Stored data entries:
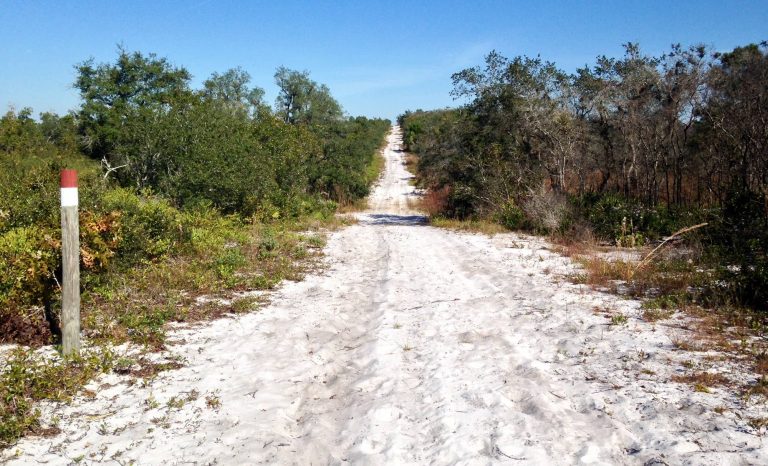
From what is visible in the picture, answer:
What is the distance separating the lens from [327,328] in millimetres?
6930

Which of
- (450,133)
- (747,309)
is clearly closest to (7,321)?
(747,309)

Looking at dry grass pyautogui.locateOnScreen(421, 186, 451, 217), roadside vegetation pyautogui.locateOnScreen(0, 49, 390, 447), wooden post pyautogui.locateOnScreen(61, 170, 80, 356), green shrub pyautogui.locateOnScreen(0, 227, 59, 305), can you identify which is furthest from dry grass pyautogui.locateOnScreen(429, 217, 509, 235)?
wooden post pyautogui.locateOnScreen(61, 170, 80, 356)

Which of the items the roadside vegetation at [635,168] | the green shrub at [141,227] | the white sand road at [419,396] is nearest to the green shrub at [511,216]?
the roadside vegetation at [635,168]

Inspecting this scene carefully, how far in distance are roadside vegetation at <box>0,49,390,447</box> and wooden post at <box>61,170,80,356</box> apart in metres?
Result: 0.20

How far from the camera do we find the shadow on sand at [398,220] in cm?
2242

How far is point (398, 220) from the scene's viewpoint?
24.2 metres

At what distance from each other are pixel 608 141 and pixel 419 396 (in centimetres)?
1721

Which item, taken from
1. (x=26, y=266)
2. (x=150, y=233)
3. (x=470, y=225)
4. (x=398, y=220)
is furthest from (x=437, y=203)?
(x=26, y=266)

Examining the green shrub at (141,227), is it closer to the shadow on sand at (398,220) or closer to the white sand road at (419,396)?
the white sand road at (419,396)

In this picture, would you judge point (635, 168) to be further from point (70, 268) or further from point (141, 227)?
point (70, 268)

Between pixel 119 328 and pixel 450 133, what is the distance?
19.3 meters

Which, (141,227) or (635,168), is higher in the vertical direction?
(635,168)

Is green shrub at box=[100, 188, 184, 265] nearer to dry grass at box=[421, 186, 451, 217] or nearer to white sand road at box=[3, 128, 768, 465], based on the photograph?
white sand road at box=[3, 128, 768, 465]

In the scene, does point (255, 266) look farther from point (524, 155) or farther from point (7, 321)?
point (524, 155)
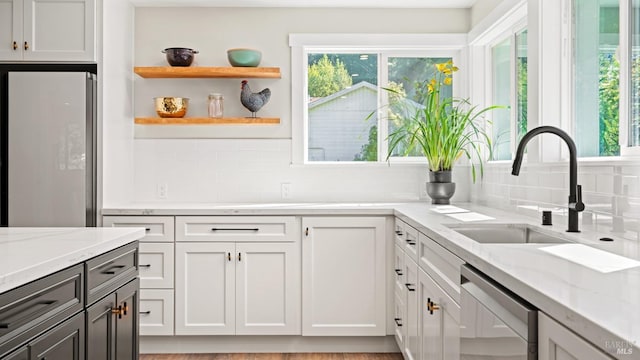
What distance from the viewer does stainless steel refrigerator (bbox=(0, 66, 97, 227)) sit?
323cm

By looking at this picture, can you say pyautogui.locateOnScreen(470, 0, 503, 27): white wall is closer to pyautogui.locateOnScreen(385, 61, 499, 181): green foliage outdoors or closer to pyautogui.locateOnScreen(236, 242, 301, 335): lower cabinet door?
pyautogui.locateOnScreen(385, 61, 499, 181): green foliage outdoors

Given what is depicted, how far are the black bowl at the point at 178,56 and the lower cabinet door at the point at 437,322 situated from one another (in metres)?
2.22

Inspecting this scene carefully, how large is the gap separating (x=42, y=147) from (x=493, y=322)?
9.44ft

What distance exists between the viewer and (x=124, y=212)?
3.37 metres

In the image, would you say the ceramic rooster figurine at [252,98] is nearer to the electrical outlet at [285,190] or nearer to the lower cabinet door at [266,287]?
the electrical outlet at [285,190]

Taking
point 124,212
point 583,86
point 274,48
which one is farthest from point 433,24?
point 124,212

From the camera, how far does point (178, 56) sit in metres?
3.71

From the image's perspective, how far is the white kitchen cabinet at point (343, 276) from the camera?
3.39m

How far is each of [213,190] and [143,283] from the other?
2.84ft

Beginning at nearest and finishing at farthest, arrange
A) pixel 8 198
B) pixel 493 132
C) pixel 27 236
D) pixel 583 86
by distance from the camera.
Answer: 1. pixel 27 236
2. pixel 583 86
3. pixel 8 198
4. pixel 493 132

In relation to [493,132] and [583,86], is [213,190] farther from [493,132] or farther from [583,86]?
[583,86]

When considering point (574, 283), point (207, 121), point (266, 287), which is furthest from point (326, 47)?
point (574, 283)

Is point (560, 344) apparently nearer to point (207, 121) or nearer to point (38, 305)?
point (38, 305)

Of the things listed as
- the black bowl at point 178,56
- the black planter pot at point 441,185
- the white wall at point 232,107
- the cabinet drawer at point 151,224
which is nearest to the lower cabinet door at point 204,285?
the cabinet drawer at point 151,224
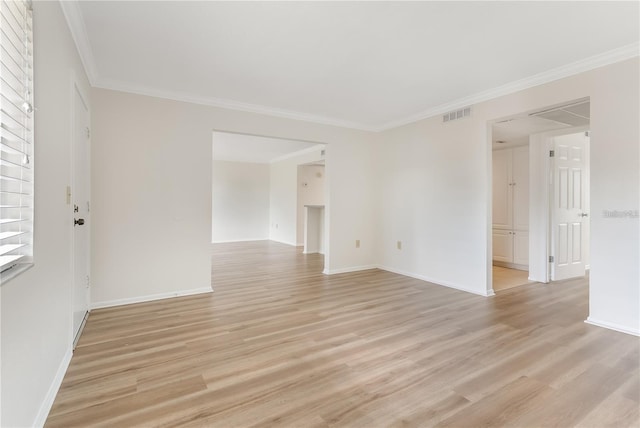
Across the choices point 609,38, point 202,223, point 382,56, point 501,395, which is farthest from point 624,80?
point 202,223

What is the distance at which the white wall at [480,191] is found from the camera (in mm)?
2625

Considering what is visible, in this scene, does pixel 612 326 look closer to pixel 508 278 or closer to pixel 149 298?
pixel 508 278

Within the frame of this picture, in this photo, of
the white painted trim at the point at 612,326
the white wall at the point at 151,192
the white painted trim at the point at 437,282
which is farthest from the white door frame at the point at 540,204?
the white wall at the point at 151,192

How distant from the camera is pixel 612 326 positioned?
8.87 feet

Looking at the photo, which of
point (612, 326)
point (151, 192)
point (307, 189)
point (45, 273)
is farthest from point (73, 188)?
point (307, 189)

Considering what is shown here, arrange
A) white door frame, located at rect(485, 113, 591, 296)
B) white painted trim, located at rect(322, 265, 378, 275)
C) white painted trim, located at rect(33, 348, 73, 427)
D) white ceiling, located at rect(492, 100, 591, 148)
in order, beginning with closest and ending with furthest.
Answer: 1. white painted trim, located at rect(33, 348, 73, 427)
2. white ceiling, located at rect(492, 100, 591, 148)
3. white door frame, located at rect(485, 113, 591, 296)
4. white painted trim, located at rect(322, 265, 378, 275)

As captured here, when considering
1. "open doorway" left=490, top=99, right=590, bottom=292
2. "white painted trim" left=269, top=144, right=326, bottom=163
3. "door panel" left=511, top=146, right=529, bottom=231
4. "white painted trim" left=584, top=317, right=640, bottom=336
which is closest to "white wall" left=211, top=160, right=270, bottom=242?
"white painted trim" left=269, top=144, right=326, bottom=163

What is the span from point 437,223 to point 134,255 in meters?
3.89

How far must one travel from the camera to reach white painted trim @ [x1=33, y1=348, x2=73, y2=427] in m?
Answer: 1.47

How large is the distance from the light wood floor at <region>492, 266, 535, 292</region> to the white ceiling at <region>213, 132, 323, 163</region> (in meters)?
3.72

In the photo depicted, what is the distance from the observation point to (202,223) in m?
3.77

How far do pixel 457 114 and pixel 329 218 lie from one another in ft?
7.67

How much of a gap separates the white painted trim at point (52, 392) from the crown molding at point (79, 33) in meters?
2.29

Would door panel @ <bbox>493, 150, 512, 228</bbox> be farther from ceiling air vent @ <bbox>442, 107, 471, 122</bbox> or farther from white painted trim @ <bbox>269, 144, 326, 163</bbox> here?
white painted trim @ <bbox>269, 144, 326, 163</bbox>
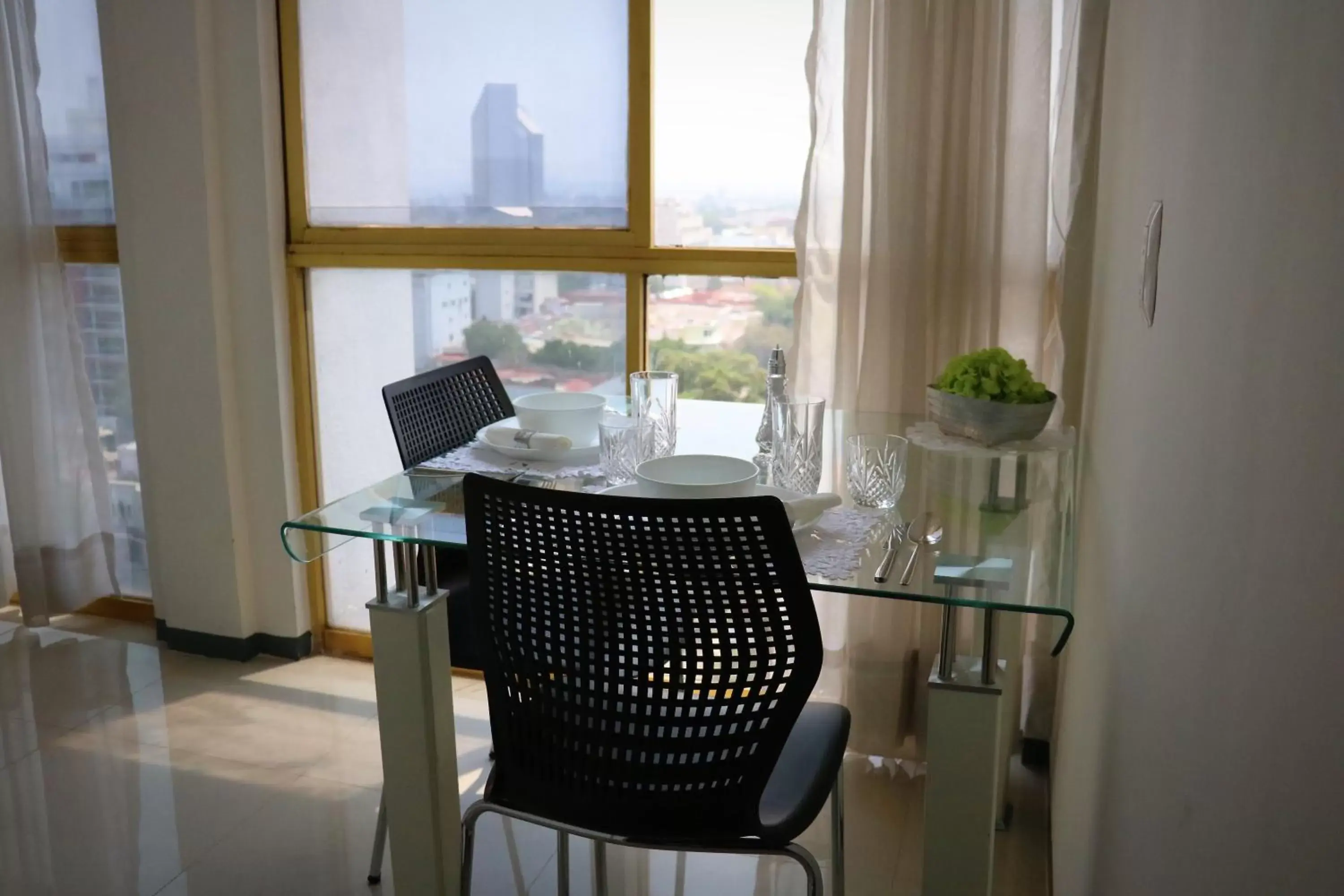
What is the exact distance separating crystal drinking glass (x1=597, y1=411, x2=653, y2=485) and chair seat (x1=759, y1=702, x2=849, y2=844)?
48cm

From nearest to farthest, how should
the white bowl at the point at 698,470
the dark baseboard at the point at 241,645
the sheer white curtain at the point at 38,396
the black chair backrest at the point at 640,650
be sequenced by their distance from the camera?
1. the black chair backrest at the point at 640,650
2. the white bowl at the point at 698,470
3. the sheer white curtain at the point at 38,396
4. the dark baseboard at the point at 241,645

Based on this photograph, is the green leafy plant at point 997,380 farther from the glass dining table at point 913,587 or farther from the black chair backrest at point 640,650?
the black chair backrest at point 640,650

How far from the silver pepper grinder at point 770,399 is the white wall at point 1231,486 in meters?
0.65

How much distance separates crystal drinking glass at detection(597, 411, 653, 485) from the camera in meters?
1.86

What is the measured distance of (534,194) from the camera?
292 centimetres

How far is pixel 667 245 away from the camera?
283 centimetres

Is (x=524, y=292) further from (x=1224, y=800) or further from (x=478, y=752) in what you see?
(x=1224, y=800)

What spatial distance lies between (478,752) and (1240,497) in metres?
2.33

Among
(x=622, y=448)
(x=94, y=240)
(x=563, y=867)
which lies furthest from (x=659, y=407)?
(x=94, y=240)

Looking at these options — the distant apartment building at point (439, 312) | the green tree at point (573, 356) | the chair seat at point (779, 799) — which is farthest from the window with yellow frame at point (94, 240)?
the chair seat at point (779, 799)

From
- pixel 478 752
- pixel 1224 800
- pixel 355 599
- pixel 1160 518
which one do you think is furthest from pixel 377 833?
pixel 1224 800

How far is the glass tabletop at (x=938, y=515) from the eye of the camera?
1389 mm

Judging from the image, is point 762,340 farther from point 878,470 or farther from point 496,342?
point 878,470

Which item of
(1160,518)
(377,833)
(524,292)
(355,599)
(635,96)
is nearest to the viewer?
(1160,518)
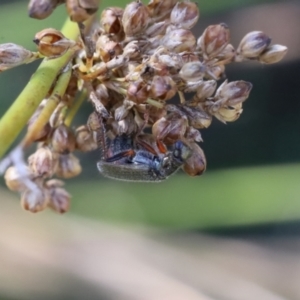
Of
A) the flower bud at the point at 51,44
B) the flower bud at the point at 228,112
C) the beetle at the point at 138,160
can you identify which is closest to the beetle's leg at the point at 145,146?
the beetle at the point at 138,160

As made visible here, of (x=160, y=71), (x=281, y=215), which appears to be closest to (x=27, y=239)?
(x=281, y=215)

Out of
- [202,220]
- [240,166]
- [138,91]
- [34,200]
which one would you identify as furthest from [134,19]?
[202,220]

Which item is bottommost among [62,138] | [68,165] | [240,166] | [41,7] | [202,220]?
[202,220]

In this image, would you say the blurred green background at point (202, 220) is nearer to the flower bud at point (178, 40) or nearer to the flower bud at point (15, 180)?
the flower bud at point (15, 180)

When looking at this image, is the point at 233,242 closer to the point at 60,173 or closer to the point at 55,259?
the point at 55,259

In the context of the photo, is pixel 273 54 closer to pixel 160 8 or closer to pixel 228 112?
pixel 228 112

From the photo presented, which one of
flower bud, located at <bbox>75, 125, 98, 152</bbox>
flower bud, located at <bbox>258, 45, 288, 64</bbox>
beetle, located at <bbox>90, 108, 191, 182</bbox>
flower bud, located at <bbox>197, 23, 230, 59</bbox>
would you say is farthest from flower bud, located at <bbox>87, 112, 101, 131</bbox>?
flower bud, located at <bbox>258, 45, 288, 64</bbox>
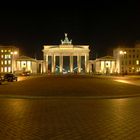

Task objective ::
Collect every line of the records above that contains the word "black".

Answer to this exercise ::
Given what is depicted, how far are the black bowl at the point at 178,56 and the lower cabinet door at the point at 437,322 situated from one another (in metres)?
- the black bowl at point 178,56
- the black planter pot at point 441,185
the black chair backrest at the point at 640,650
1. the black chair backrest at the point at 640,650
Based on this photograph, is the green leafy plant at point 997,380 farther from the glass dining table at point 913,587 or farther from the black chair backrest at point 640,650?
the black chair backrest at point 640,650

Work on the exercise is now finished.